Puer cum magistro ambulat. = The boy walks with the teacher.
Nauta est pulcher. = The sailor is handsome.
Feminae nautas pulchros vident. = The women see the handsome sailors.
Nautae feminas pulchras vident. = The sailors see the beautiful women.
Sine aquā in periculo sumus. = We are in danger without water.
Hortus meus pulcher est. = My garden is beautiful.
Sunt rosae in horto. = There are roses in the garden.
Librum de hortis scribo. = I am writing a book about gardens.
Bracchium tuum est longum. = Your arm is long.
Agricola est altus et pulcher. = The farmer is tall and handsome.
Cum Marco et Paulā ambulamus. = We walk with Marcus and Paula.
Cum Marco Paulāque ambulatis. = You walk with Marcus and Paula.
Cum viris et feminis ambulo. = I walk with the men and the women.
Sine cibo et aquā non laboratis. = You do not work without food and water.
Sine cibo aquāque non laborant. = They do not work without food and water.
Agricolam altum in agro video. = I see the tall farmer in the field.
Magister magistraque de oppido ambulant. = The male and female teacher (or master and mistress) walk (down) from the town.
Parvi pueri libros de equis legunt. = The small boys read books about horses.
If you have questions feel free to ask them below and I will attempt to respond. I hope the pace is about right and the difficulty level is neither overwhelming nor too easy. Until next time, when we will work on the genitive case, valete!
Well, there are two main ways of learning a language: being immersed by a lot of practise and trial and error (the Duolingo way) and learning grammar schemes and verb conjugations and lists.

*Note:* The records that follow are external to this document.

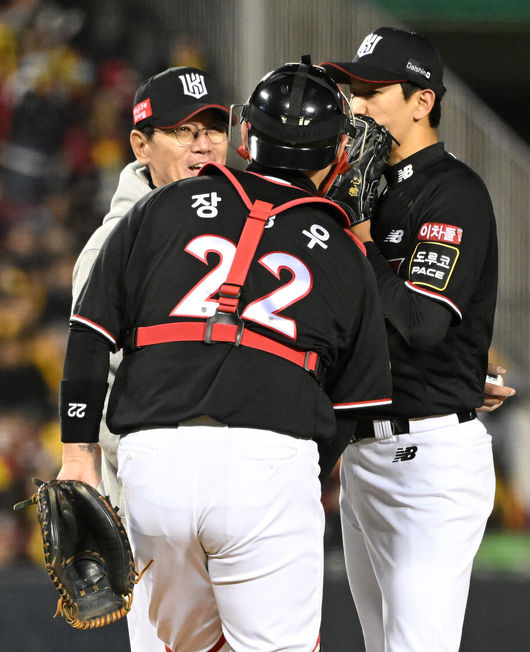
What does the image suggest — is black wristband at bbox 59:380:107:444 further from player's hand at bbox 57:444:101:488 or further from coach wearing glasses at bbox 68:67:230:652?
coach wearing glasses at bbox 68:67:230:652

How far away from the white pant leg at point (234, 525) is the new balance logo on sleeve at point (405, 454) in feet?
2.42

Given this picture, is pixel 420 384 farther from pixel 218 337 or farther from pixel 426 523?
pixel 218 337

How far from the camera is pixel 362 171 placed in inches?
105

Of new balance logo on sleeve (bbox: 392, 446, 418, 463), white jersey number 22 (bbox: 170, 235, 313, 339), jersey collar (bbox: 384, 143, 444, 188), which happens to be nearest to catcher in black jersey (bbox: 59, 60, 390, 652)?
white jersey number 22 (bbox: 170, 235, 313, 339)

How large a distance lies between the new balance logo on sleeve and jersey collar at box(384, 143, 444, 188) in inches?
31.9

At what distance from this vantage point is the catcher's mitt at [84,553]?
1967 millimetres

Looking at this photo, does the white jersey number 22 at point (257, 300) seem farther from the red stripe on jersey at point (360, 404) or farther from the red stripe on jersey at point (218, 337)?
the red stripe on jersey at point (360, 404)

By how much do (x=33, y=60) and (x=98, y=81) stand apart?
0.51 metres

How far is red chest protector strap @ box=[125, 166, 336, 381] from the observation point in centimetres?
196

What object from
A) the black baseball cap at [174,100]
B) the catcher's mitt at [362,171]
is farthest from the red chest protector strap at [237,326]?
the black baseball cap at [174,100]

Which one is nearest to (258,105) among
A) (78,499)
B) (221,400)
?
(221,400)

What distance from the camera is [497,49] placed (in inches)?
375

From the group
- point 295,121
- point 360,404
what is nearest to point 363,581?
point 360,404

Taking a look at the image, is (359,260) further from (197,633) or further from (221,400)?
(197,633)
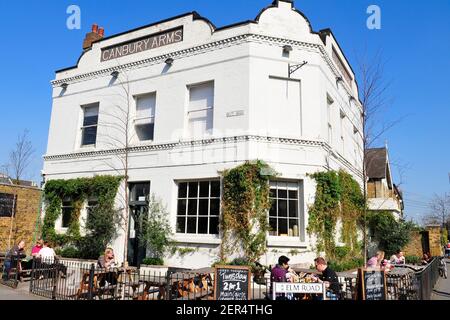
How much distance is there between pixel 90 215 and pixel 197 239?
5.21m

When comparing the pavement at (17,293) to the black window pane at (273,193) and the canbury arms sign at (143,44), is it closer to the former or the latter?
the black window pane at (273,193)

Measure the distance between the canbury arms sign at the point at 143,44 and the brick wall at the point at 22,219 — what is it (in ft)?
27.5

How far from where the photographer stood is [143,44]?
1691cm

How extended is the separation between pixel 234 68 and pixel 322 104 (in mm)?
3814

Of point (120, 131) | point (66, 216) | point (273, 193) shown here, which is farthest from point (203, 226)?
point (66, 216)

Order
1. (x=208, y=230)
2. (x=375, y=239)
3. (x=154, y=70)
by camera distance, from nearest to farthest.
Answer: (x=208, y=230), (x=154, y=70), (x=375, y=239)

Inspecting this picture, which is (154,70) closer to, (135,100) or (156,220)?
(135,100)

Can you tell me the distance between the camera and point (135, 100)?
55.1 feet

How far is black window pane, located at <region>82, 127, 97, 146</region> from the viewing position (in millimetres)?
17672

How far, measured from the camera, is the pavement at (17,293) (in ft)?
32.7

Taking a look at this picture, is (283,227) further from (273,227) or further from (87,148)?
(87,148)

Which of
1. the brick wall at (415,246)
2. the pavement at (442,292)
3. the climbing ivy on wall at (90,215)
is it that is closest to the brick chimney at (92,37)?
the climbing ivy on wall at (90,215)

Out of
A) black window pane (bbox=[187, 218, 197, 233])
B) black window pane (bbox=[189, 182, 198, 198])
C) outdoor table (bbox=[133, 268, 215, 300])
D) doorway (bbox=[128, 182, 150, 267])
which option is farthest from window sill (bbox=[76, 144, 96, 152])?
outdoor table (bbox=[133, 268, 215, 300])
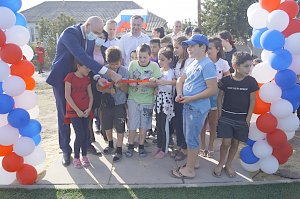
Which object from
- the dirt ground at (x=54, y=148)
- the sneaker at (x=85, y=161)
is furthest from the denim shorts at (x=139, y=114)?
the dirt ground at (x=54, y=148)

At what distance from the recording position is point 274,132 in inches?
159

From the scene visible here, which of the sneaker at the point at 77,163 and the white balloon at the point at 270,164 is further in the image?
the sneaker at the point at 77,163

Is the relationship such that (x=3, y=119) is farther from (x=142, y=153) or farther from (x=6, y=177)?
(x=142, y=153)

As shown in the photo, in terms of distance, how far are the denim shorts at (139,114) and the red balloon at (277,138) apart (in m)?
1.74

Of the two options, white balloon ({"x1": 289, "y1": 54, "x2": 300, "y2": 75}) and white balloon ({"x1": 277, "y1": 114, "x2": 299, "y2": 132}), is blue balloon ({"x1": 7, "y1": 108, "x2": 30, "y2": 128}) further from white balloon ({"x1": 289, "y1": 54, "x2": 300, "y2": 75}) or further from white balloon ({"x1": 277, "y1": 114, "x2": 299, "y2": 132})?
white balloon ({"x1": 289, "y1": 54, "x2": 300, "y2": 75})

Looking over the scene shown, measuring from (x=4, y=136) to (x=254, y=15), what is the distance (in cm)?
338

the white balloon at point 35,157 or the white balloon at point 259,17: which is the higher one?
the white balloon at point 259,17

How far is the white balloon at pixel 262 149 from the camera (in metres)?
4.05

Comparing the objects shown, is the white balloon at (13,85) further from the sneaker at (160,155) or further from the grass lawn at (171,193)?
the sneaker at (160,155)

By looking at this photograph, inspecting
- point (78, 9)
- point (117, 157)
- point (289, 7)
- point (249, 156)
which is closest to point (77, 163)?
point (117, 157)

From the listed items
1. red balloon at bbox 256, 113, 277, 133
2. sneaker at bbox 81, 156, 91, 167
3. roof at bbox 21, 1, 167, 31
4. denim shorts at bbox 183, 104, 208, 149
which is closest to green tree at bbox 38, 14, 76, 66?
roof at bbox 21, 1, 167, 31

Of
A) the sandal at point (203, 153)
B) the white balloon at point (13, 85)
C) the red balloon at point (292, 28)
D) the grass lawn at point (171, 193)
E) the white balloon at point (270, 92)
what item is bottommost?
the grass lawn at point (171, 193)

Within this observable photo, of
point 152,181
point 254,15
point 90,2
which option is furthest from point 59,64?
point 90,2

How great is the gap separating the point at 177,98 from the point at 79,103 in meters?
1.37
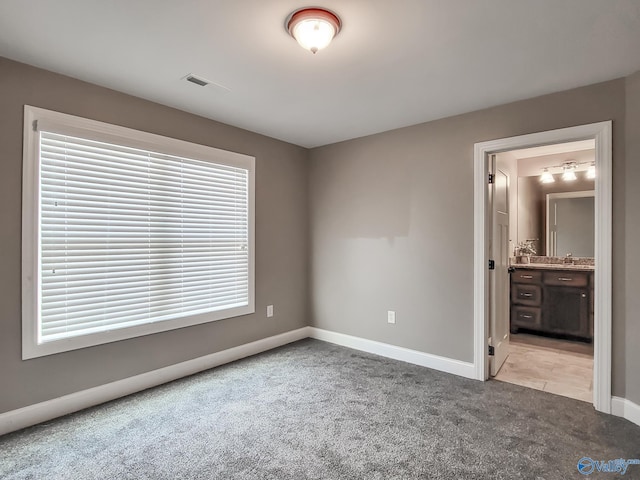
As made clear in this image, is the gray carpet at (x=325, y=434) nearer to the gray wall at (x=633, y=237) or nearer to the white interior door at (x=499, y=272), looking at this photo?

I find that I prefer the trial and error way because it makes the language feel much more 'native' to me, so therefore I'd love to see a course on Latin sometime here, because I'm interested in that language. Anyways I've got a little book over here with schemes and explanations too so I might just take a peek in that sometime. Anyways, let's get Spanish straight first!